The food was good. The meat-eaters went for the lamb chops - I'd managed to glean enough prior knowledge to have an idea that this was the dish to order here (reams of lamb chops passing us as we wolfed down poppadoms confirmed this rumour). It was agreed that if we could ever face the fight for a table again, the order would go lamb chops followed by a meat and two veg curries (apparently they overdid it on the meat, while I kept my bindi to myself).

We went for two deserts between us, despite being full, just because we wanted to prolong the sensation of superiority as other less fortunate punters queued around us. One group of particularly narked-off girls provoked a moment of forced hilarity when one sat on the fire extinguisher and set it off.

We chose kulfi because we knew what it was, and
rasmalai because we did not. The rasmalai (a sweet, dairy-based solid swimming in milk) had the edge in my opinion because the kulfi was on a stick and therefore not suited to sharing
.
Eventually we tore ourselves away from our precious table. It was 10.20pm and the queue was showing no sign of abating. We decided that if we came again it would be midweek. But we also imagined bringing Amy's mum here for an eight o'clock booking on a Friday, saying: 'Right, here we are, this is the restaurant you wanted to come to,' and watching her face. We'd thoroughly enjoyed ourselves and our meal, but were angry with the restaurant for deliberately overbooking in this way, and thus showing little regard for its customers, only for its hype and profits (although it cannot be denied it's very reasonable, with the bill for the four of us falling just short of £50).

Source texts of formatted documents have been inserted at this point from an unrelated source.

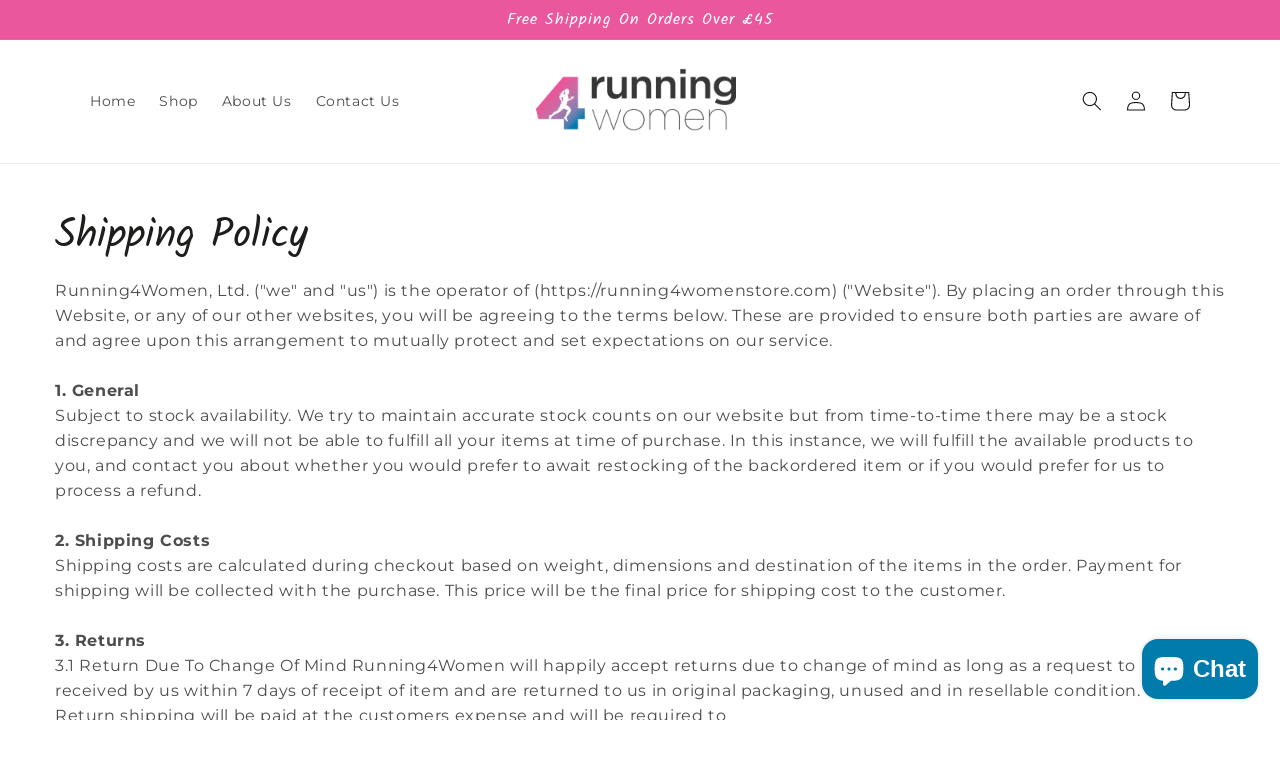

--- FILE ---
content_type: text/css
request_url: https://running4womenstore.com/cdn/shop/t/13/assets/gem-page-84028915759.css?v=37986594560172886861669121560
body_size: -310
content:
#r-1641641227027{padding-bottom:10px;width:100%}#r-1641641227027.gf_row-fluid{transform:none!important;margin-left:-50vw!important}#r-1641641227027>.gf_column{min-height:1px}@media (max-width: 767px){#r-1641641227027{padding-top:30px!important;padding-bottom:30px!important}}@media (max-width: 991px) and (min-width: 768px){#r-1641641227027{padding-top:30px!important;padding-bottom:30px!important}}@media (max-width: 1199px) and (min-width: 992px){#r-1641641227027{padding-top:30px!important;padding-bottom:30px!important}}@media (min-width: 1200px){#r-1641641227027{padding-top:30px!important;padding-bottom:30px!important}}@media (width: 767.2px){#r-1641641227027{padding-top:30px!important;padding-bottom:30px!important}}#e-1641641235614 h1,#e-1641641235614 h2,#e-1641641235614 h3,#e-1641641235614 h4,#e-1641641235614 h5,#e-1641641235614 h6{line-height:inherit!important;text-align:inherit!important;margin:0!important;padding:0!important}#e-1641641235614 .text-edit ul{list-style:disc inside!important}#e-1641641235614 .text-edit ol{list-style:decimal inside!important}#e-1641641235614 .text-edit ul li,#e-1641641235614 .text-edit ol li{list-style:inherit!important}#e-1641641235614 .text-edit font{font-size:inherit!important}@media (max-width: 767px){#e-1641641235614{margin-top:10px!important;margin-bottom:10px!important}#e-1641641235614 .text-edit h1{font-size:40px!important;line-height:1.6em!important;letter-spacing:0px!important;color:#1d1d1b!important;text-transform:none!important}}@media (max-width: 991px) and (min-width: 768px){#e-1641641235614{margin-top:10px!important;margin-bottom:10px!important}#e-1641641235614 .text-edit h1{font-size:40px!important;line-height:1.6em!important;letter-spacing:0px!important;color:#1d1d1b!important;text-transform:none!important}}@media (max-width: 1199px) and (min-width: 992px){#e-1641641235614 .text-edit h1{font-size:40px!important;line-height:1.6em!important;letter-spacing:0px!important;color:#1d1d1b!important;text-transform:none!important}}@media (min-width: 1200px){#e-1641641235614{margin-top:10px!important;margin-bottom:10px!important}#e-1641641235614 .text-edit h1{font-size:40px!important;line-height:1.6em!important;letter-spacing:0px!important;color:#1d1d1b!important;text-transform:none!important}}@media (width: 767.2px){#e-1641641235614{margin-top:10px!important;margin-bottom:10px!important}#e-1641641235614 .text-edit h1{font-size:40px!important;line-height:1.6em!important;letter-spacing:0px!important;color:#1d1d1b!important;text-transform:none!important}}#e-1641641160517 .text-edit{line-height:1.6!important}#e-1641641160517 h1,#e-1641641160517 h2,#e-1641641160517 h3,#e-1641641160517 h4,#e-1641641160517 h5,#e-1641641160517 h6{line-height:inherit!important;text-align:inherit!important;margin:0!important;padding:0!important}#e-1641641160517 .text-edit ul{list-style:disc inside!important}#e-1641641160517 .text-edit ol{list-style:decimal inside!important}#e-1641641160517 .text-edit ul li,#e-1641641160517 .text-edit ol li{list-style:inherit!important}#e-1641641160517 .text-edit>p{font-size:inherit!important;font-family:inherit!important;line-height:inherit!important;text-align:inherit!important;color:inherit!important;margin:0!important;padding:0!important}#e-1641641160517 .text-edit font{font-size:inherit!important}
/*# sourceMappingURL=/cdn/shop/t/13/assets/gem-page-84028915759.css.map?v=37986594560172886861669121560 */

Next evening I related my experience to the colleagues who'd first introduced me to the place.
'You want to go to the new New Tayyab's,' they told me. 'It was opened by the same people just round the corner. It's called Needoo Grill, and it's 98% as good as Tayyabs.'



2 comments:

AJW said...

Such an accurate description of Tayyabs! If the food wasn't so stupendously great, I'd never go back. If the service was better, I'd go every week. Can't believe you forgot it was BYO. You need twice as much booze to drink while you queue! Tips that I have are: 6 is the best number to have in your party. There is a unique, separate table for six that is yours pretty much as soon as you arrive. The tandoori lamb chops are the single greatest starter dish in London. The baby Tayyabs, Needoo Grill, is about 8 out of a Tayyabs 10. The food is not quite as good, the atmosphere and setting is a bit dingier, cafeteria style, and as it's smaller you'll still queue, only in a more confined space!

Anonymous said...

went to needoos after reading this it was horrable sorry to say!!